Rewrite the lines from the line with "What is the measurable separation" to the line with "9.05 meters", both included. Leave the lines that ask unchanged, but multiply every distance and coordinate in the answers by 1.9, rounding to the original number of decimal places with halves rounded up.

:: GIVEN ENTRIES ::

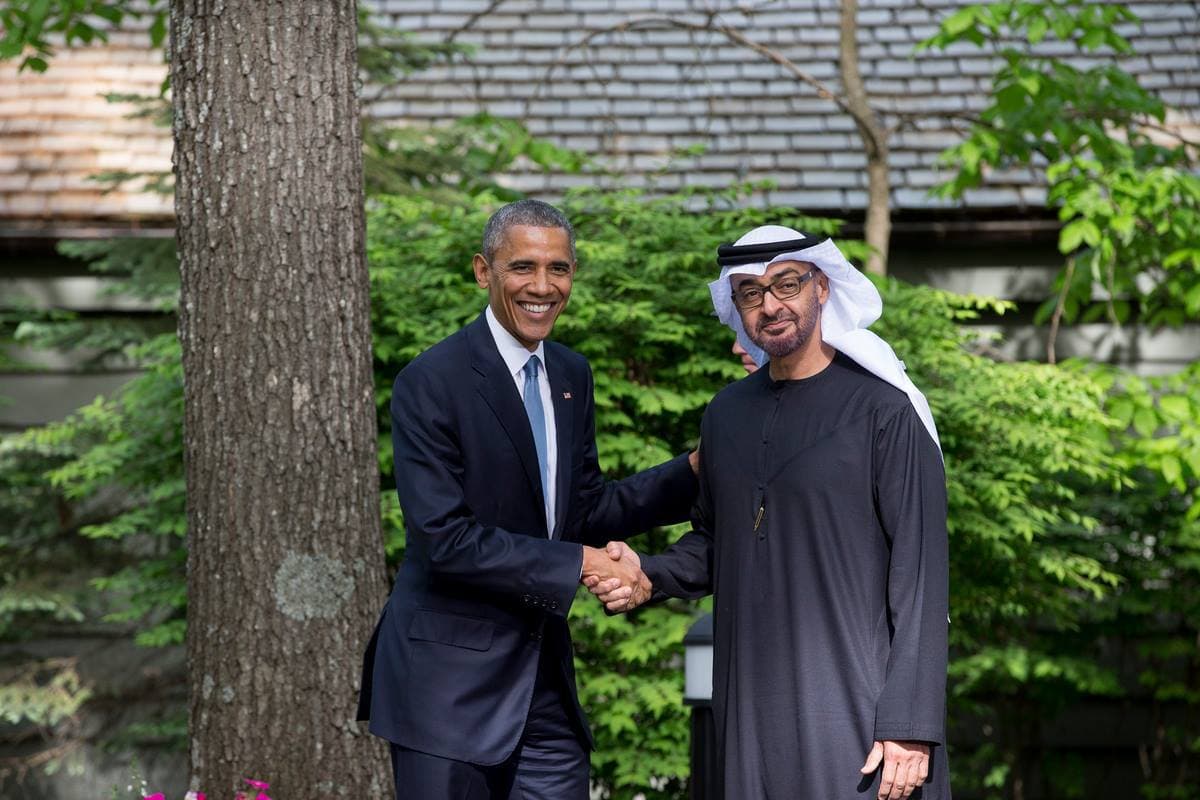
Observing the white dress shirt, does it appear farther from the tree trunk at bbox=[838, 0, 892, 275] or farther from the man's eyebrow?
the tree trunk at bbox=[838, 0, 892, 275]

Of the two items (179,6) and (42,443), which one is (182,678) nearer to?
(42,443)

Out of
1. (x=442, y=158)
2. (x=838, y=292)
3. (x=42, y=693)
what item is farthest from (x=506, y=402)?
(x=42, y=693)

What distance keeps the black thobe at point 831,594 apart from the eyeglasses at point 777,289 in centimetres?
22

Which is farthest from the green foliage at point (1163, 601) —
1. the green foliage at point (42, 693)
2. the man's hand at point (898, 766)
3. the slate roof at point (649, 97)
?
the green foliage at point (42, 693)

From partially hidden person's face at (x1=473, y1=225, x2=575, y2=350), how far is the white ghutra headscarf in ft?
1.40

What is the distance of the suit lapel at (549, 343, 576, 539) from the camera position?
3.92 meters

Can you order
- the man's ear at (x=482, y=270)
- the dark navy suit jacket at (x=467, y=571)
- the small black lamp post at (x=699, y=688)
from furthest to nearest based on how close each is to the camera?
the small black lamp post at (x=699, y=688)
the man's ear at (x=482, y=270)
the dark navy suit jacket at (x=467, y=571)

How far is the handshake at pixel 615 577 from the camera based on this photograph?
3791 millimetres

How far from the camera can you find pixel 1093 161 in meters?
7.13

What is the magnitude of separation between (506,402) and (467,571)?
0.45 meters

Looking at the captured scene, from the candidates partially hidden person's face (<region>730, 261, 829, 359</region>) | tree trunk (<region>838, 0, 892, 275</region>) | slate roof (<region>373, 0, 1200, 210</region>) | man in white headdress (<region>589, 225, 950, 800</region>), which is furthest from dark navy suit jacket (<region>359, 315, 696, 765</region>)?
slate roof (<region>373, 0, 1200, 210</region>)

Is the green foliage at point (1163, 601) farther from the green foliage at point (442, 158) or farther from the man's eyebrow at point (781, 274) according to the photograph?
the man's eyebrow at point (781, 274)

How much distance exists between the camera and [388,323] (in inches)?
248

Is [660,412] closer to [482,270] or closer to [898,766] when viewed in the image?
[482,270]
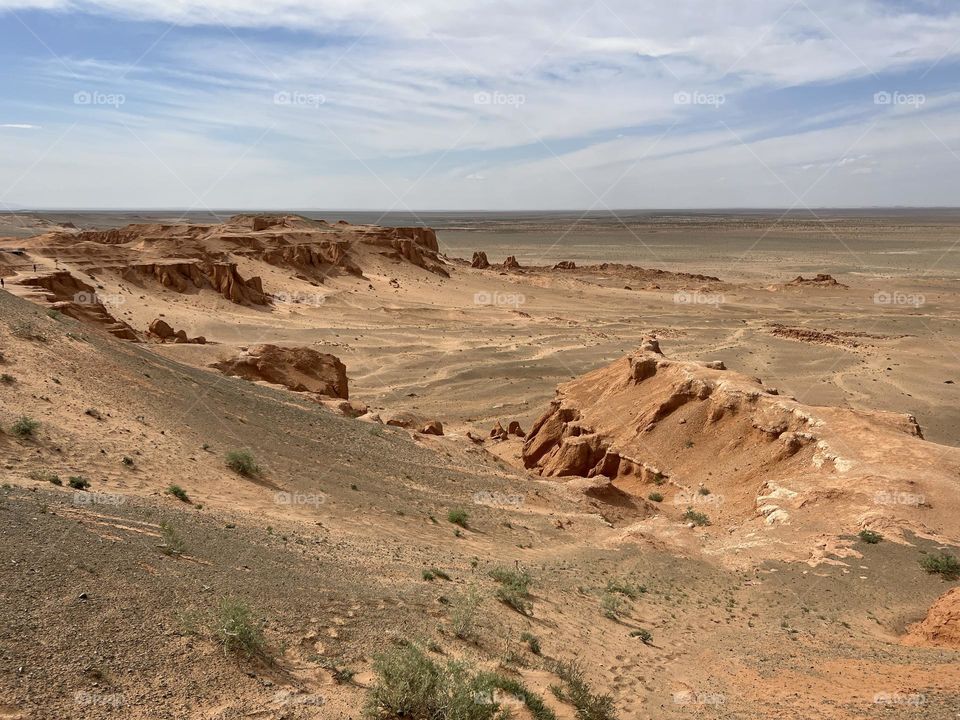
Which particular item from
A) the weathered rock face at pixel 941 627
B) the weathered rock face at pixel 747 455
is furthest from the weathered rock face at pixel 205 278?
the weathered rock face at pixel 941 627

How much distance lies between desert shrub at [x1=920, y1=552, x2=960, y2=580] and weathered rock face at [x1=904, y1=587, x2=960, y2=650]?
1.78m

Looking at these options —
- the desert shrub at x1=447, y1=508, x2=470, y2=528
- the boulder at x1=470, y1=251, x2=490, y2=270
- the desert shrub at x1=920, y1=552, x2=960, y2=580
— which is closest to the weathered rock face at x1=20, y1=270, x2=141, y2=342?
the desert shrub at x1=447, y1=508, x2=470, y2=528

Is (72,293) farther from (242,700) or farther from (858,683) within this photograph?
(858,683)

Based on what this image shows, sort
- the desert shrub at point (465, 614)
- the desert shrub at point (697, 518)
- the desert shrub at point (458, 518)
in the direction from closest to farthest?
the desert shrub at point (465, 614) → the desert shrub at point (458, 518) → the desert shrub at point (697, 518)

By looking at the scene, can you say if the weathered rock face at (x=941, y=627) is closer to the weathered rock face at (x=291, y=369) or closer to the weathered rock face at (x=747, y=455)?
the weathered rock face at (x=747, y=455)

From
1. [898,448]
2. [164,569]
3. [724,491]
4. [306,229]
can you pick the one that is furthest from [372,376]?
[306,229]

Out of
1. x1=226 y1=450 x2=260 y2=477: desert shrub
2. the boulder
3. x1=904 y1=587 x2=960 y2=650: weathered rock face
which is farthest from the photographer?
the boulder

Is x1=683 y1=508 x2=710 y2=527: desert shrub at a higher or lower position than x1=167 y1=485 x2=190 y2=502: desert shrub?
lower

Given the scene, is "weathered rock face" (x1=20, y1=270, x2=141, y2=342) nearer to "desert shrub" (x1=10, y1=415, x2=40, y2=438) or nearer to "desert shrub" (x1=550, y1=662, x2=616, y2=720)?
"desert shrub" (x1=10, y1=415, x2=40, y2=438)

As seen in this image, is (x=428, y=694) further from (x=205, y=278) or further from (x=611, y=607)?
(x=205, y=278)

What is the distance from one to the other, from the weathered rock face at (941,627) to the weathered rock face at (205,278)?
149ft

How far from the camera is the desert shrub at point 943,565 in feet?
40.1

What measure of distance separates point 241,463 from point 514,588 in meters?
5.99

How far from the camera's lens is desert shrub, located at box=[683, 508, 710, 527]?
16047 millimetres
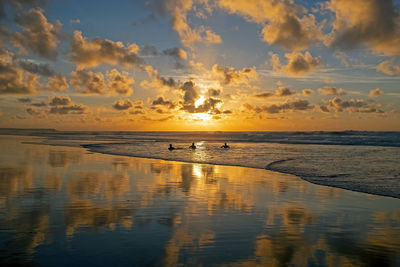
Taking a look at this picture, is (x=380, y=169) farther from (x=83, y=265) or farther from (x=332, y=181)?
(x=83, y=265)

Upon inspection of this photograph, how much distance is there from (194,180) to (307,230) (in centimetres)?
884

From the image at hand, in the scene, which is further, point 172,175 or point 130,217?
point 172,175

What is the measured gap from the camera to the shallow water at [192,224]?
6820 mm

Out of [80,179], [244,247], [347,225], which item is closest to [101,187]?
[80,179]

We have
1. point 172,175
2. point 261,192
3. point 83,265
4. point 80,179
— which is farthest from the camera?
point 172,175

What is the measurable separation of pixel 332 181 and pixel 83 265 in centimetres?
1397

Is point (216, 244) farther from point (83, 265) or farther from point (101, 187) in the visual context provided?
point (101, 187)

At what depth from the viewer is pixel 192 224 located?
9.05 meters

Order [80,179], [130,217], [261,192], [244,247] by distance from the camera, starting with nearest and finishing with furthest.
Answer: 1. [244,247]
2. [130,217]
3. [261,192]
4. [80,179]

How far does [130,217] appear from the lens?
965cm

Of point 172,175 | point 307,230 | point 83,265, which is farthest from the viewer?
point 172,175

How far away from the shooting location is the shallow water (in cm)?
682

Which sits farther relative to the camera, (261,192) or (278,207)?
(261,192)

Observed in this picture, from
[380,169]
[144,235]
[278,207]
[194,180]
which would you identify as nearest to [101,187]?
[194,180]
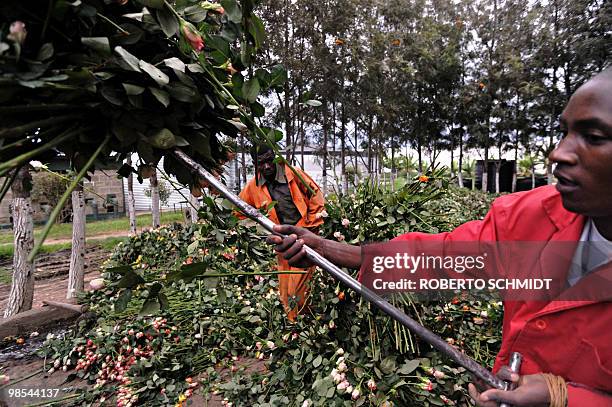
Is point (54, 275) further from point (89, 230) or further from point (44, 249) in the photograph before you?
point (89, 230)

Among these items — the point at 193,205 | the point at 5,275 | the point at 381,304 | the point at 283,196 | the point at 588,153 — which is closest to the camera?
the point at 588,153

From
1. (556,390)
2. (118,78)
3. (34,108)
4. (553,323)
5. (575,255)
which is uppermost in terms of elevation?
(118,78)

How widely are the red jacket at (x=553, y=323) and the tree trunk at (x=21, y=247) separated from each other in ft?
16.2

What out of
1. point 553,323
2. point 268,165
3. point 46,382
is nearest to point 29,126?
point 553,323

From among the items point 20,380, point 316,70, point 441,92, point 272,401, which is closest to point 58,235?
point 316,70

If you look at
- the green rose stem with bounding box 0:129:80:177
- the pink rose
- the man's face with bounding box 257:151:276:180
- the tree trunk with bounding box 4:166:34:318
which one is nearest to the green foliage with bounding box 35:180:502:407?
the green rose stem with bounding box 0:129:80:177

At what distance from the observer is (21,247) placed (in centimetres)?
427

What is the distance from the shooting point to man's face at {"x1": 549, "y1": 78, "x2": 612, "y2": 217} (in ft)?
2.80

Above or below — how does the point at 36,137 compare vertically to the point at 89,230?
above

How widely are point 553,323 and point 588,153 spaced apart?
483 mm

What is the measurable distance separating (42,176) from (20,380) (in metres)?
14.9

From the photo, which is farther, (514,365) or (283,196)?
(283,196)

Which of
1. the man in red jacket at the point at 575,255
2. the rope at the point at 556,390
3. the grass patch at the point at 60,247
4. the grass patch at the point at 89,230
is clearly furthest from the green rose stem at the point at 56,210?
the grass patch at the point at 89,230

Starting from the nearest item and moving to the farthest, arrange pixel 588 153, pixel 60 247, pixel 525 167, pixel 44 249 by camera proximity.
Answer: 1. pixel 588 153
2. pixel 44 249
3. pixel 60 247
4. pixel 525 167
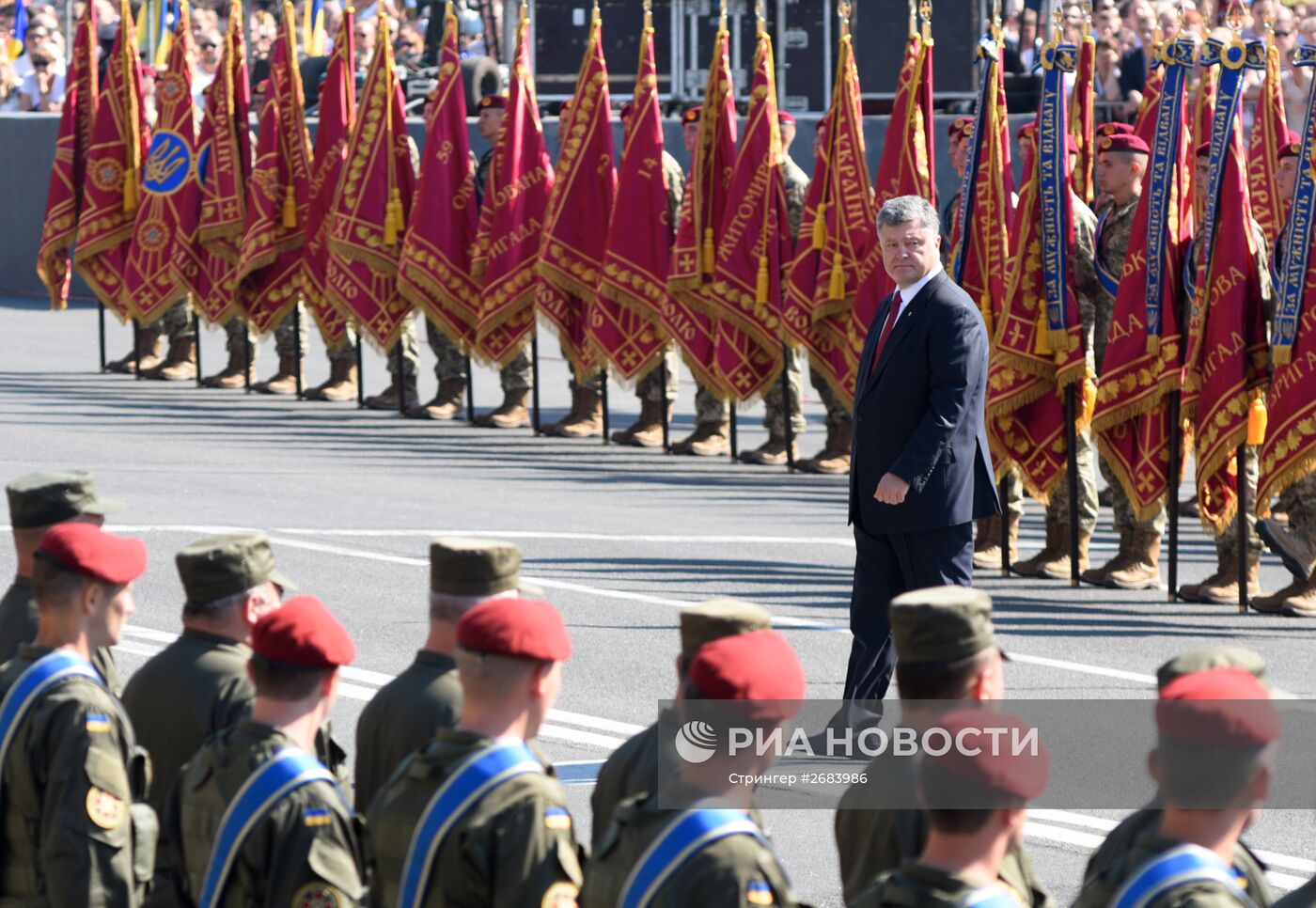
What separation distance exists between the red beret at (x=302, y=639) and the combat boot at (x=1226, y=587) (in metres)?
7.62

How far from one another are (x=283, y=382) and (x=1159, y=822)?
15.0m

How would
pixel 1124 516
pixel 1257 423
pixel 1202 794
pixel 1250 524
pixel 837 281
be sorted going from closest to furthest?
1. pixel 1202 794
2. pixel 1257 423
3. pixel 1250 524
4. pixel 1124 516
5. pixel 837 281

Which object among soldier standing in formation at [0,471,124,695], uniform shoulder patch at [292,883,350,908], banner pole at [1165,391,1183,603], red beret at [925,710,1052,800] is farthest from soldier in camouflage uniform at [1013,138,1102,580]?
red beret at [925,710,1052,800]

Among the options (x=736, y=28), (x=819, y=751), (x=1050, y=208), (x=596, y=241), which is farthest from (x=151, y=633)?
(x=736, y=28)

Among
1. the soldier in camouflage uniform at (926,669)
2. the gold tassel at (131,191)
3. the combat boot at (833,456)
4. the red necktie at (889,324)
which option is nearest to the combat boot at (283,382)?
the gold tassel at (131,191)

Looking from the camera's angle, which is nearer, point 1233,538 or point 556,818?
point 556,818

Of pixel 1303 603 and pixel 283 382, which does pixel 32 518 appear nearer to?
pixel 1303 603

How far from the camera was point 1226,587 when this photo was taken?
38.3 ft

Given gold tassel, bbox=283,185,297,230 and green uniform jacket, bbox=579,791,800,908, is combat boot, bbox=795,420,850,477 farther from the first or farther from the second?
green uniform jacket, bbox=579,791,800,908

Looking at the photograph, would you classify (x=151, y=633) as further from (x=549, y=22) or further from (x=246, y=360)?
(x=549, y=22)

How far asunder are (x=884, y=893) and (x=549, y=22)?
20294 mm

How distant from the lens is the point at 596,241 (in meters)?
16.3

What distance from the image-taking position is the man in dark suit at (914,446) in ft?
26.6

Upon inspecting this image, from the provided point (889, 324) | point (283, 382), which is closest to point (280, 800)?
point (889, 324)
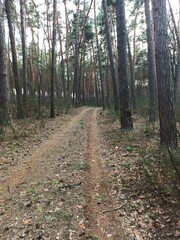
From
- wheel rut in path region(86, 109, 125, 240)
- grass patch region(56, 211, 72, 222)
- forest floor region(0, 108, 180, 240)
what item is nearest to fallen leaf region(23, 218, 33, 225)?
forest floor region(0, 108, 180, 240)

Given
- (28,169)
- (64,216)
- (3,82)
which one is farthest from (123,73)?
(64,216)

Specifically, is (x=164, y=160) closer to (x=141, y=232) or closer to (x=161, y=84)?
(x=141, y=232)

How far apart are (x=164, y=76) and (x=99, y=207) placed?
155 inches

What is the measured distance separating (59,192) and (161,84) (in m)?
3.86

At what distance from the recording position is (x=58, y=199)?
469cm

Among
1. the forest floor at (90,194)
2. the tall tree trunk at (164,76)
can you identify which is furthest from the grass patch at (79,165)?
the tall tree trunk at (164,76)

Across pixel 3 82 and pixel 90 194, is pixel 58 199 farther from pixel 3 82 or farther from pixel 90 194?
pixel 3 82

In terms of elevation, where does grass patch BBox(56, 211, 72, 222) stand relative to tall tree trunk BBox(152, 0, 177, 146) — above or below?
below

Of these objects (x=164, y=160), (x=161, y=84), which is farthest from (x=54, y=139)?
(x=164, y=160)

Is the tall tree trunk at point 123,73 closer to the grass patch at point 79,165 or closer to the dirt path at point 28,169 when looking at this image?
the dirt path at point 28,169

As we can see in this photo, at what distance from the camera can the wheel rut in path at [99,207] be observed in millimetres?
3688

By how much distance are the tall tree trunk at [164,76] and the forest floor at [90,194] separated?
957 millimetres

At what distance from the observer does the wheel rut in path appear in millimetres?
3688

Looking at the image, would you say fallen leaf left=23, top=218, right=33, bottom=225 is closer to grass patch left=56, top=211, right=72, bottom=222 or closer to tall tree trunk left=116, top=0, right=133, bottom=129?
grass patch left=56, top=211, right=72, bottom=222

:::

## ANSWER TO THE PROBLEM
What is the measurable separation of pixel 332 181 and pixel 83 265 in centimetres?
2654

Is point (216, 244) farther from point (83, 265) or farther from point (101, 187) in the visual context provided?
point (192, 355)

At what depth from the viewer is pixel 192 224 located?
17.20 meters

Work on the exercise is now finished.